Início do conteúdo

09/05/2014

Seminário Fiocruz-Aviesan: novos caminhos para tratamento de Alzheimer, Parkinson e depressão

Maíra Menezes


Para especialistas brasileiros e franceses reunidos no encontro ‘Fiocruz-Aviesan: seminar on neuroscience’, os avanços no conhecimento sobre mecanismos genéticos e moleculares de doenças neurodegenerativas devem proporcionar melhorias significativas no tratamento destas patologias nos próximos anos. Novidades nas pesquisas sobre Alzheimer, Parkinson e depressão estiveram entre os temas debatidos no primeiro dia do evento, que também abordou aspectos genéticos de doenças infecciosas. Realizado nos dias 5 e 6 de maio, o seminário recebeu mais de 200 inscrições e contou com 16 palestras. O encontro foi realizado pela Fundação Oswaldo Cruz (Fiocruz), por meio do Instituto Oswaldo Cruz (IOC/Fiocruz), em parceria com a Aliança Nacional para as Ciências da Vida e da Saúde (Aviesan), que reúne as principais instituições francesas de pesquisa biomédica.

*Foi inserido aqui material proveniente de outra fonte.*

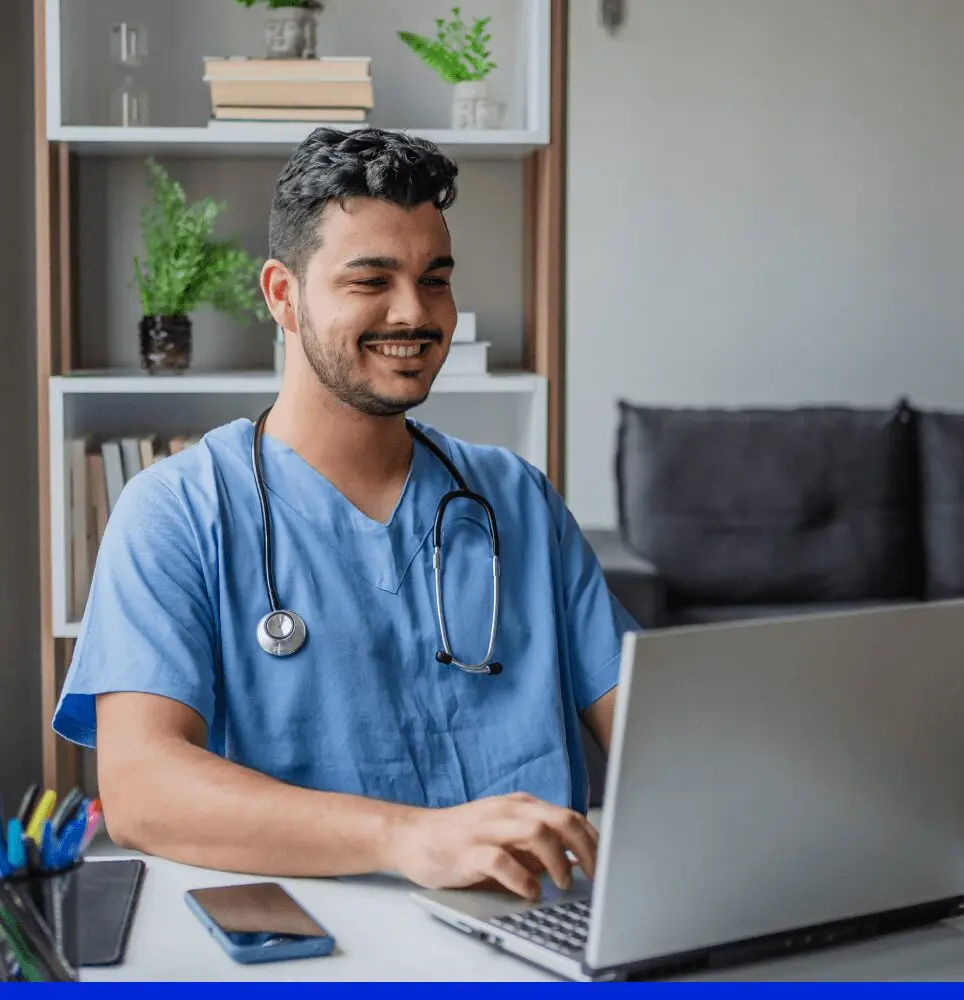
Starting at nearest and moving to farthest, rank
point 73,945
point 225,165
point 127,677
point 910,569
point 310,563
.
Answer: point 73,945
point 127,677
point 310,563
point 225,165
point 910,569

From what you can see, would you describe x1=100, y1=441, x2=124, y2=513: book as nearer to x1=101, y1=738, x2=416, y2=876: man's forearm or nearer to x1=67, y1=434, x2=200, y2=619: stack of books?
x1=67, y1=434, x2=200, y2=619: stack of books

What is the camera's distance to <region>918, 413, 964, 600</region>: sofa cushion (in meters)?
3.07

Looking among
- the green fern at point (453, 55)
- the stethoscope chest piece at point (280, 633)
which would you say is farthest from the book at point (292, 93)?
the stethoscope chest piece at point (280, 633)

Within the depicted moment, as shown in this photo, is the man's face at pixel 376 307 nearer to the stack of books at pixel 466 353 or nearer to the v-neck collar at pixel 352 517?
the v-neck collar at pixel 352 517

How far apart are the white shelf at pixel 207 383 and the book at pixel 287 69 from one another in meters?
0.53

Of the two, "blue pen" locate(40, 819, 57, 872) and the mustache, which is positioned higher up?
the mustache

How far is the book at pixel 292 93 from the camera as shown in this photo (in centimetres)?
257

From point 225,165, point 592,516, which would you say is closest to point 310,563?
point 225,165

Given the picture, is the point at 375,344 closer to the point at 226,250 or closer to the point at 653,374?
the point at 226,250

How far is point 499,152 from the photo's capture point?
2.76 m

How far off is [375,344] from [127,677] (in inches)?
16.6

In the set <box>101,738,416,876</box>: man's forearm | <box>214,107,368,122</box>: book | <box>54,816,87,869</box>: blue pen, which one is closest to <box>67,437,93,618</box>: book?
<box>214,107,368,122</box>: book

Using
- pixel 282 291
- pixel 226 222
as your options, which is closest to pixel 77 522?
pixel 226 222

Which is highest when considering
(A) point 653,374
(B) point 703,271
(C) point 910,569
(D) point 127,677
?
(B) point 703,271
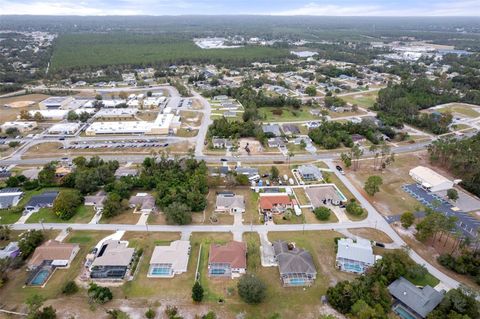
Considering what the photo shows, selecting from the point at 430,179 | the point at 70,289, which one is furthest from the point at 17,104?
the point at 430,179

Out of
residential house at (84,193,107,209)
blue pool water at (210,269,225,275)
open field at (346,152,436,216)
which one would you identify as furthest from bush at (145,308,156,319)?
open field at (346,152,436,216)

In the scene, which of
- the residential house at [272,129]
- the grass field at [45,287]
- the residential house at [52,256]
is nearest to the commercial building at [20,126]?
the residential house at [52,256]

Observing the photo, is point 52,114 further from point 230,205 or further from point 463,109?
point 463,109

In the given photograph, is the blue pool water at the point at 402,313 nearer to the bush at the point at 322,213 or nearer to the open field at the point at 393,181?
the bush at the point at 322,213

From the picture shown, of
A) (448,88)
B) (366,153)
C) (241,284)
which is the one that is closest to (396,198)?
(366,153)

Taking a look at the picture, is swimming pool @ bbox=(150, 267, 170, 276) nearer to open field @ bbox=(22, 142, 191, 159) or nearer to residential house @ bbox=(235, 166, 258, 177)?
residential house @ bbox=(235, 166, 258, 177)

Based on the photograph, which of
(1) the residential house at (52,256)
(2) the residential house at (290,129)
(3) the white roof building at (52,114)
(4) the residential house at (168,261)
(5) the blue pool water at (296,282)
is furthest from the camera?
(3) the white roof building at (52,114)
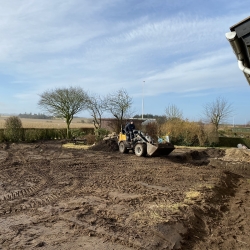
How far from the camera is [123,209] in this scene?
6.48 m

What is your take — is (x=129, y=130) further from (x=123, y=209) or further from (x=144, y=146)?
(x=123, y=209)

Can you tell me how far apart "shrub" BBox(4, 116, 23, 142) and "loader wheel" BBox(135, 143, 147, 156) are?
49.9 ft

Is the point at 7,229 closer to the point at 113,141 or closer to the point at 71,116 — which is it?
the point at 113,141

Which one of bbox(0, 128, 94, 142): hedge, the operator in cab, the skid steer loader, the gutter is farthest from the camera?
bbox(0, 128, 94, 142): hedge

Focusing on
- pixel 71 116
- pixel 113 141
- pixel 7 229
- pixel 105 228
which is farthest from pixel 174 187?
pixel 71 116

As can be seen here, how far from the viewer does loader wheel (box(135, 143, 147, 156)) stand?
1600cm

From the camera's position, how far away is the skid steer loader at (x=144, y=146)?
1538cm

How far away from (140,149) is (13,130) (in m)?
15.6

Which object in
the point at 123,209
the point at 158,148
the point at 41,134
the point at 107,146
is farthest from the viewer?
the point at 41,134

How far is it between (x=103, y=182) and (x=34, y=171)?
3.72 m

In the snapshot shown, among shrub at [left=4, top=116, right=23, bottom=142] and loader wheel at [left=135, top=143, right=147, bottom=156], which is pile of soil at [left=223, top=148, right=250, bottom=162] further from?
shrub at [left=4, top=116, right=23, bottom=142]

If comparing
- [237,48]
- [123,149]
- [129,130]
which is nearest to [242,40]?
[237,48]

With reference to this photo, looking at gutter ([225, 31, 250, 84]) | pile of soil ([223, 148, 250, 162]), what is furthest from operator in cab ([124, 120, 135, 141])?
gutter ([225, 31, 250, 84])

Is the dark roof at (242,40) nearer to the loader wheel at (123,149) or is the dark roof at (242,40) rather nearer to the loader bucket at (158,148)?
the loader bucket at (158,148)
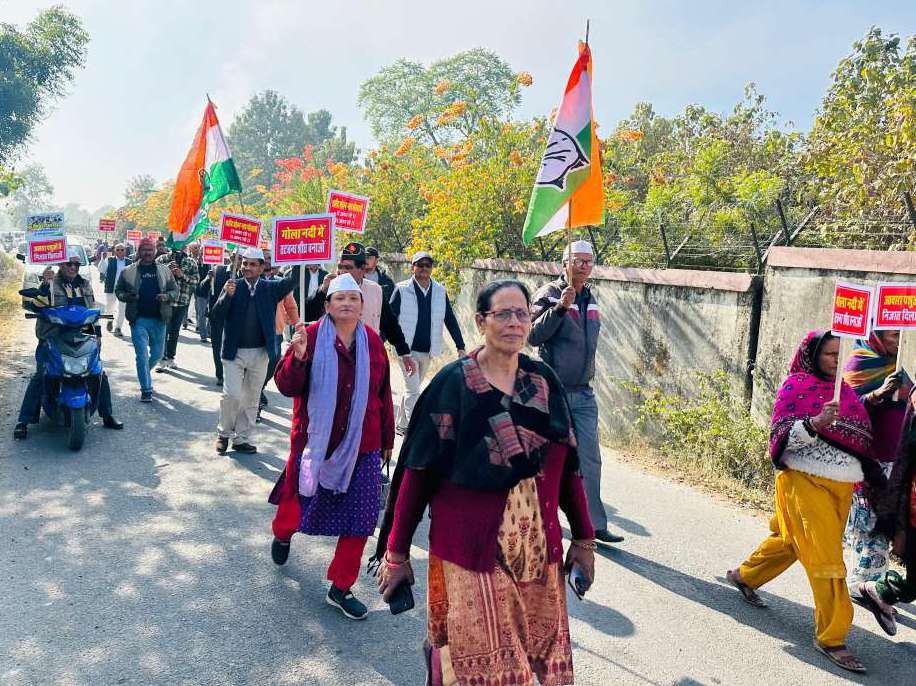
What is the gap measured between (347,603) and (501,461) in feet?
6.75

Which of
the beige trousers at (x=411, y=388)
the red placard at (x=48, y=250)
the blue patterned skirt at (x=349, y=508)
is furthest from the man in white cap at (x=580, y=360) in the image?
the red placard at (x=48, y=250)

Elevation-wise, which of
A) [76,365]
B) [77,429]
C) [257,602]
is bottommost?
[257,602]

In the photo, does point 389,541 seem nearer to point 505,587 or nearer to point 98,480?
point 505,587

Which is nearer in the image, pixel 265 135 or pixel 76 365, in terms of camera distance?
pixel 76 365

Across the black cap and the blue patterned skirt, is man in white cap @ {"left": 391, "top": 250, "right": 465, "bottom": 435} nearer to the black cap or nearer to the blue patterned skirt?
the black cap

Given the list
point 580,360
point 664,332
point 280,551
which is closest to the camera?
point 280,551

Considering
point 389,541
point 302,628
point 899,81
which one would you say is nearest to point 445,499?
point 389,541

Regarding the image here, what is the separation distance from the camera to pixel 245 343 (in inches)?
286

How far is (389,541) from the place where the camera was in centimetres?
282

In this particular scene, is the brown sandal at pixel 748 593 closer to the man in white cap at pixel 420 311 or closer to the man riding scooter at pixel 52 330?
the man in white cap at pixel 420 311

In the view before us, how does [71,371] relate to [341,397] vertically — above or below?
below

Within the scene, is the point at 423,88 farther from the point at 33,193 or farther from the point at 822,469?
the point at 33,193

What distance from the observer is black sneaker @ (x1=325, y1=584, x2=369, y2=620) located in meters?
4.14

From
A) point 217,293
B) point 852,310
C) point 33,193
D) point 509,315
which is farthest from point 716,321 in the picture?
point 33,193
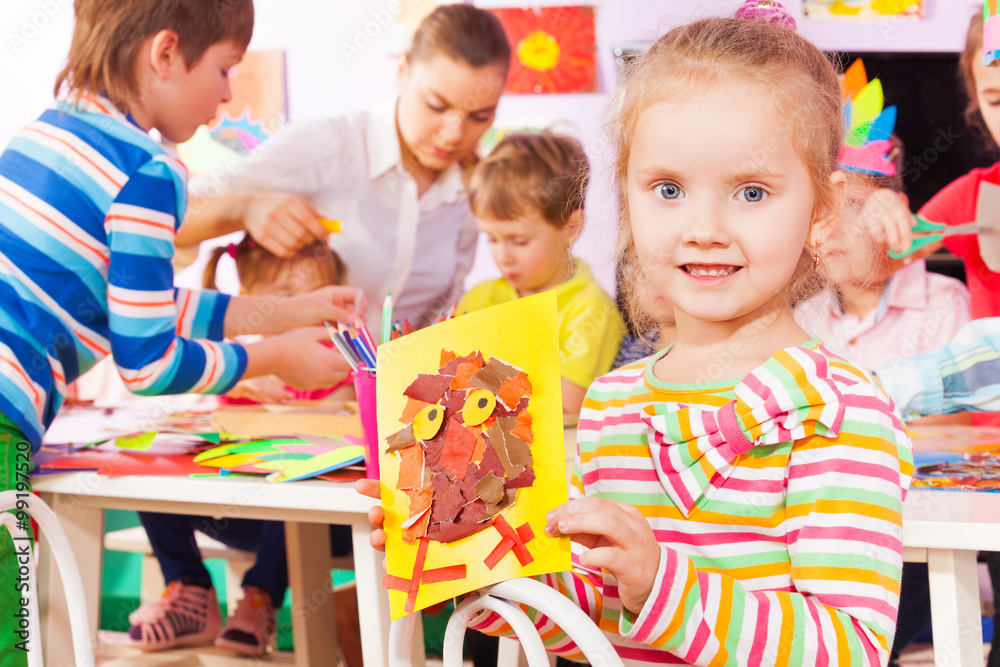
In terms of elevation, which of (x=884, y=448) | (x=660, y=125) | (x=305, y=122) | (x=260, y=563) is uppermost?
(x=305, y=122)

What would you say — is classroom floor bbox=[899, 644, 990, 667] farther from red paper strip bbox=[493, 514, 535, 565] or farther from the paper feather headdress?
red paper strip bbox=[493, 514, 535, 565]

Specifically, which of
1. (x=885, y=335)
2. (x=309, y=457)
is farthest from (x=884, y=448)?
(x=885, y=335)

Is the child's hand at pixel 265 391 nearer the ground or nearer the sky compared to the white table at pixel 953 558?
nearer the sky

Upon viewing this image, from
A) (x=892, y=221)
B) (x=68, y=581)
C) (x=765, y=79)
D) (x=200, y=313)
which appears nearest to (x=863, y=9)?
(x=892, y=221)

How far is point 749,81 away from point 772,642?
39cm

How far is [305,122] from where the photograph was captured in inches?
67.5

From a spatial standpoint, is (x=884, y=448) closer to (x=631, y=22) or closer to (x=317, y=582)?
(x=317, y=582)

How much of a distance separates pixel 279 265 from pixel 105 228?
26.0 inches

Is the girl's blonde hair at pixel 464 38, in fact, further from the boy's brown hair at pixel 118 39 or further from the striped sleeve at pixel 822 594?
the striped sleeve at pixel 822 594

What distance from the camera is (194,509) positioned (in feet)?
3.09

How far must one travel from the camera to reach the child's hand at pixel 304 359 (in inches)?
46.9

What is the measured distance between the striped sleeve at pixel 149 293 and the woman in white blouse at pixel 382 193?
0.59 m

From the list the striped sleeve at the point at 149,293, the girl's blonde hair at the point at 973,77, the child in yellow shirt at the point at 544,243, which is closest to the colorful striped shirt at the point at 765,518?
the striped sleeve at the point at 149,293

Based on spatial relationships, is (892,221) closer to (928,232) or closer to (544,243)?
(928,232)
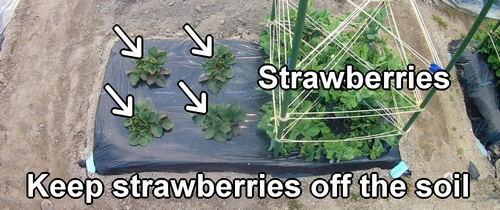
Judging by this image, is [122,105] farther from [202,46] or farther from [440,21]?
[440,21]

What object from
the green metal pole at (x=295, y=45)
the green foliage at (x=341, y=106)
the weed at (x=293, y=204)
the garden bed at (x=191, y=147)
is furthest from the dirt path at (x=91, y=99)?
the green metal pole at (x=295, y=45)

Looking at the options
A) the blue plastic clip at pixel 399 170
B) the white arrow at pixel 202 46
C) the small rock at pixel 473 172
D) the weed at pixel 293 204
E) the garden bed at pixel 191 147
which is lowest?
the weed at pixel 293 204

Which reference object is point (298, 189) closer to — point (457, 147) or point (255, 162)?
point (255, 162)

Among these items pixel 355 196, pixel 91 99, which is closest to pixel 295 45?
pixel 355 196

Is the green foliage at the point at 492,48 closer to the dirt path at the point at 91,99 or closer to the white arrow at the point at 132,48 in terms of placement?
the dirt path at the point at 91,99

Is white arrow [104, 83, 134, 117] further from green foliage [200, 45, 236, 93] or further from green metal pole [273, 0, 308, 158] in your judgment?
green metal pole [273, 0, 308, 158]
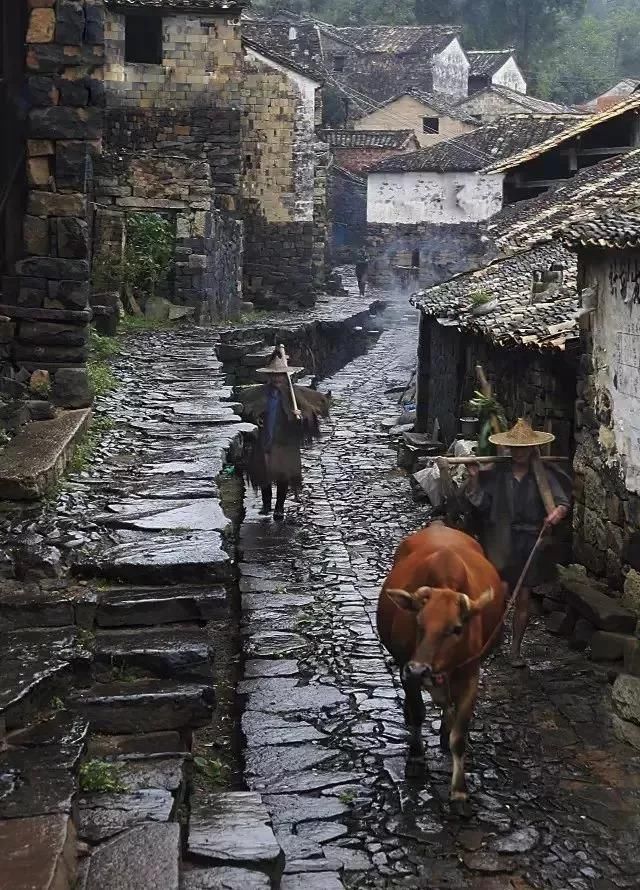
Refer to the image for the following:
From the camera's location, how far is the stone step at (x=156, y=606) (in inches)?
237

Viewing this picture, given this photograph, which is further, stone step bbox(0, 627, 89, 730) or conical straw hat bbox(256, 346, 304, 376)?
conical straw hat bbox(256, 346, 304, 376)

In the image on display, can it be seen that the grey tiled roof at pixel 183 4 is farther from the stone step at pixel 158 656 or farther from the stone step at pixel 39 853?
the stone step at pixel 39 853

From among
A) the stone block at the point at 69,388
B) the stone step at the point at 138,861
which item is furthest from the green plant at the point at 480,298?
the stone step at the point at 138,861

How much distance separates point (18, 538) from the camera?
6.61m

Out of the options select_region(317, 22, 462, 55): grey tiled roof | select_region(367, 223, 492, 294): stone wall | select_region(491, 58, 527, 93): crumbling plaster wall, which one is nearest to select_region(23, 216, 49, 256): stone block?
select_region(367, 223, 492, 294): stone wall

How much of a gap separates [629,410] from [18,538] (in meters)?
5.00

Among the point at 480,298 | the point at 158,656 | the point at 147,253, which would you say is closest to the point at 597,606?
the point at 158,656

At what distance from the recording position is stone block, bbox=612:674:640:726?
7.32 m

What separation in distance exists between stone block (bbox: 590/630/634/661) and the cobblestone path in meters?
0.14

Realizado nos dias 5 e 6 de maio, o seminário recebeu mais de 200 inscrições e contou com 16 palestras (foto: Gutemberg Britto)

 

Desafio na busca por medicamentos contra Alzheimer

O recente fracasso em testes clínicos de duas drogas desenvolvidas para tratar a doença de Alzheimer não desanima Frédéric Checler, pesquisador do Instituto de Farmacologia Molecular e Celular da França (IPMC, na sigla em francês) e ex-presidente da Liga Europeia contra a Doença de Alzheimer. Durante o evento, ele defendeu que a principal hipótese sobre o mecanismo causador da doença, a chamada cascata amiloide, continua válida e deve ser estudada ainda mais profundamente para o desenvolvimento de futuras terapias. Segundo ele, talvez o problema esteja nos alvos de ação escolhidos para estas drogas.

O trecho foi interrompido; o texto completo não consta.